Note: This bug is displayed in read-only format because the product is no longer active in Red Hat Bugzilla.

RHEL Engineering is moving the tracking of its product development work on RHEL 6 through RHEL 9 to Red Hat Jira (issues.redhat.com). If you're a Red Hat customer, please continue to file support cases via the Red Hat customer portal. If you're not, please head to the "RHEL project" in Red Hat Jira and file new tickets here. Individual Bugzilla bugs in the statuses "NEW", "ASSIGNED", and "POST" are being migrated throughout September 2023. Bugs of Red Hat partners with an assigned Engineering Partner Manager (EPM) are migrated in late September as per pre-agreed dates. Bugs against components "kernel", "kernel-rt", and "kpatch" are only migrated if still in "NEW" or "ASSIGNED". If you cannot log in to RH Jira, please consult article #7032570. That failing, please send an e-mail to the RH Jira admins at rh-issues@redhat.com to troubleshoot your issue as a user management inquiry. The email creates a ServiceNow ticket with Red Hat. Individual Bugzilla bugs that are migrated will be moved to status "CLOSED", resolution "MIGRATED", and set with "MigratedToJIRA" in "Keywords". The link to the successor Jira issue will be found under "Links", have a little "two-footprint" icon next to it, and direct you to the "RHEL project" in Red Hat Jira (issue links are of type "https://issues.redhat.com/browse/RHEL-XXXX", where "X" is a digit). This same link will be available in a blue banner at the top of the page informing you that that bug has been migrated.

Bug 1820095

Summary:	kernel: execve synthesizes SIGSEGV when failing to load main program segments
Product:	Red Hat Enterprise Linux 8	Reporter:	Florian Weimer <fweimer>
Component:	kernel	Assignee:	core-kernel-bot <core-kernel-mgr>
kernel sub component:	Process management	QA Contact:	Kernel General QE <kernel-general-qe>
Status:	CLOSED CANTFIX	Docs Contact:
Severity:	unspecified
Priority:	unspecified	CC:	efuller, jbastian, onestero
Version:	8.2	Flags:	pm-rhel: mirror+
Target Milestone:	rc
Target Release:	8.0
Hardware:	Unspecified
OS:	Unspecified
Whiteboard:
Fixed In Version:		Doc Type:	If docs needed, set a value
Doc Text:		Story Points:	---
Clone Of:		Environment:
Last Closed:	2020-04-02 10:28:28 UTC	Type:	Bug
Regression:	---	Mount Type:	---
Documentation:	---	CRM:
Verified Versions:		Category:	---
oVirt Team:	---	RHEL 7.3 requirements from Atomic Host:
Cloudforms Team:	---	Target Upstream Version:
Embargoed:

Description Florian Weimer 2020-04-02 09:02:57 UTC

Description of problem:

When execve cannot map LOAD segments in the main executable, it creates a new process that immediately dies with SIGSEGV, without running any code. This is very confusing to users, as can be seen from bug 1817106.

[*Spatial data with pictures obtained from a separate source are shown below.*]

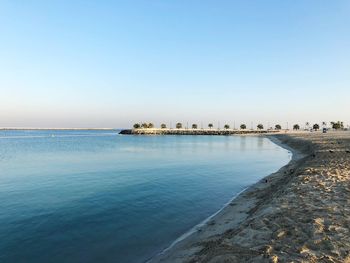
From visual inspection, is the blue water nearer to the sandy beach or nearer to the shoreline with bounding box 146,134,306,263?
the shoreline with bounding box 146,134,306,263

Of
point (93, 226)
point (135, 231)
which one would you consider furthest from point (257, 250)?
point (93, 226)

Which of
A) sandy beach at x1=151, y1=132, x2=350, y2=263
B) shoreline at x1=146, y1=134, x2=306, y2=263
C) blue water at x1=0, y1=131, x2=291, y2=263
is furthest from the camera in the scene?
blue water at x1=0, y1=131, x2=291, y2=263

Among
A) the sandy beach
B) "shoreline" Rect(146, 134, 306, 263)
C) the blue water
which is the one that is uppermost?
the sandy beach

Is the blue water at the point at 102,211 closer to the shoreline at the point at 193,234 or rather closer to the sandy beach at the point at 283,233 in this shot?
the shoreline at the point at 193,234

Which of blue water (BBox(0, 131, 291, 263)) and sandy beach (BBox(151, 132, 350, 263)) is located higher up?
sandy beach (BBox(151, 132, 350, 263))

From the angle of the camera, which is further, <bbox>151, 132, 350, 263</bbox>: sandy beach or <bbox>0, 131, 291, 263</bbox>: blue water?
<bbox>0, 131, 291, 263</bbox>: blue water

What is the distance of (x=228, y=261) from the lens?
7996mm

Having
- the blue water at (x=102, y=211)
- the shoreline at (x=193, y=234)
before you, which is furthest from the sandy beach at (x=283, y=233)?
the blue water at (x=102, y=211)

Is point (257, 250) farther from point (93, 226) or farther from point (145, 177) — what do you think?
point (145, 177)

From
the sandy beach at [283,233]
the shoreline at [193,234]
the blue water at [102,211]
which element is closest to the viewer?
the sandy beach at [283,233]

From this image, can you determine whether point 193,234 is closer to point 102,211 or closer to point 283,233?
point 283,233

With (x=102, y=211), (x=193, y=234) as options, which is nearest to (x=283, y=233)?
(x=193, y=234)

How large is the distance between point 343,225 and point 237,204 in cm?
775

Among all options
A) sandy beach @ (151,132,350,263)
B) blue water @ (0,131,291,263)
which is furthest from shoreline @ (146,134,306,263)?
blue water @ (0,131,291,263)
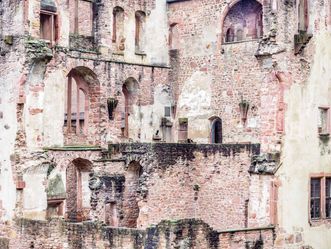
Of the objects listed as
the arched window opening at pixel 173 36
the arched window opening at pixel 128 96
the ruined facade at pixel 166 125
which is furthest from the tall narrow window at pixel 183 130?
the arched window opening at pixel 173 36

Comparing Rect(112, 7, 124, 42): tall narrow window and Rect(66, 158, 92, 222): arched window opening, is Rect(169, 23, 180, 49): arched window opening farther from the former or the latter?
Rect(66, 158, 92, 222): arched window opening

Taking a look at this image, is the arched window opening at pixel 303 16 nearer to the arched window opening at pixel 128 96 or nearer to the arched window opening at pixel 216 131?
the arched window opening at pixel 216 131

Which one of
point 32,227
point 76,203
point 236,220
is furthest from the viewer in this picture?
point 76,203

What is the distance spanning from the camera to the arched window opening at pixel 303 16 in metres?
26.5

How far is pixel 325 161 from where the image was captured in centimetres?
2708

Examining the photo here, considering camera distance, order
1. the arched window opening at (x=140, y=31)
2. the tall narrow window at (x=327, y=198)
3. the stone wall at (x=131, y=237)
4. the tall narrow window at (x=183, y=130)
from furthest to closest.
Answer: the arched window opening at (x=140, y=31) < the tall narrow window at (x=183, y=130) < the tall narrow window at (x=327, y=198) < the stone wall at (x=131, y=237)

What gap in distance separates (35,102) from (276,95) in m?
7.79

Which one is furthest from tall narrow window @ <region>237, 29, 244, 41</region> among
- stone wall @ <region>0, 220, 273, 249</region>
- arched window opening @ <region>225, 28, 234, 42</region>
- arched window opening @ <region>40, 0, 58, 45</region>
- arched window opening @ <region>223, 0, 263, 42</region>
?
stone wall @ <region>0, 220, 273, 249</region>

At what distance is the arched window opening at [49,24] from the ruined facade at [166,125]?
0.15ft

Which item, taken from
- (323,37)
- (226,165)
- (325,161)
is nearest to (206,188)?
(226,165)

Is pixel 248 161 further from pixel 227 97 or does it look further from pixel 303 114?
pixel 227 97

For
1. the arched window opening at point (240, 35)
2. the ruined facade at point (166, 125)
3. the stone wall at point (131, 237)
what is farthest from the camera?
the arched window opening at point (240, 35)

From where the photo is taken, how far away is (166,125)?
34.6 meters

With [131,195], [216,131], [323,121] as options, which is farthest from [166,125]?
[323,121]
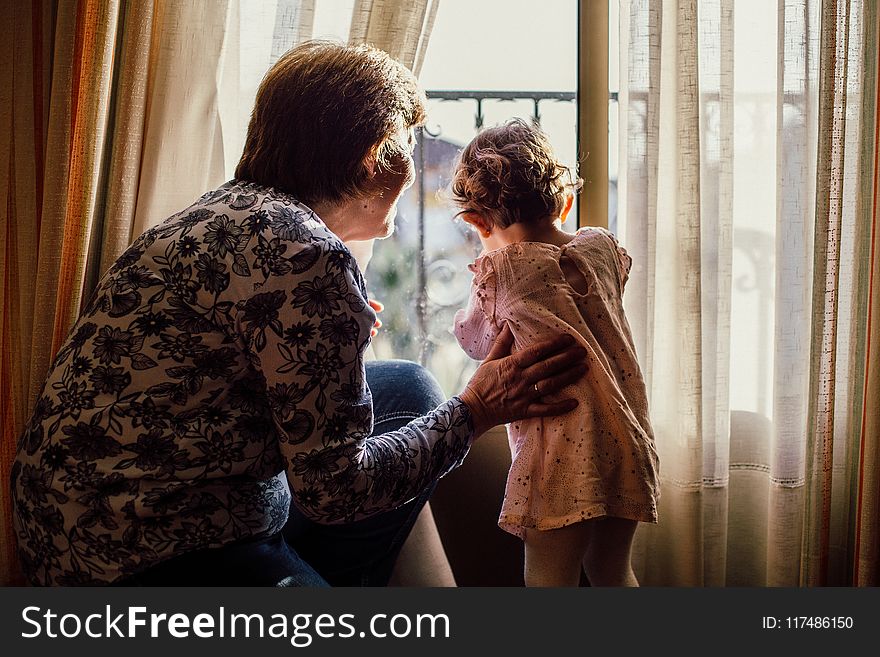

Version-Release number of selected component (if applicable):

kernel-4.18.0-193.el8.x86_64

How reproducible:  Compile this program and run it (this may need adjustments for very large systems which can successfully allocate 512 GiB of memory):

char large_data[1LL << 39];

int
main (void)
{
}

Steps to Reproduce:
1. gcc reproducer.c
2. ./a.out

Actual results:

The shell reports: Segmentation fault

Expected results:

The execve system call should fail with ENOMEM, resulting in a more understandable error message from the shell.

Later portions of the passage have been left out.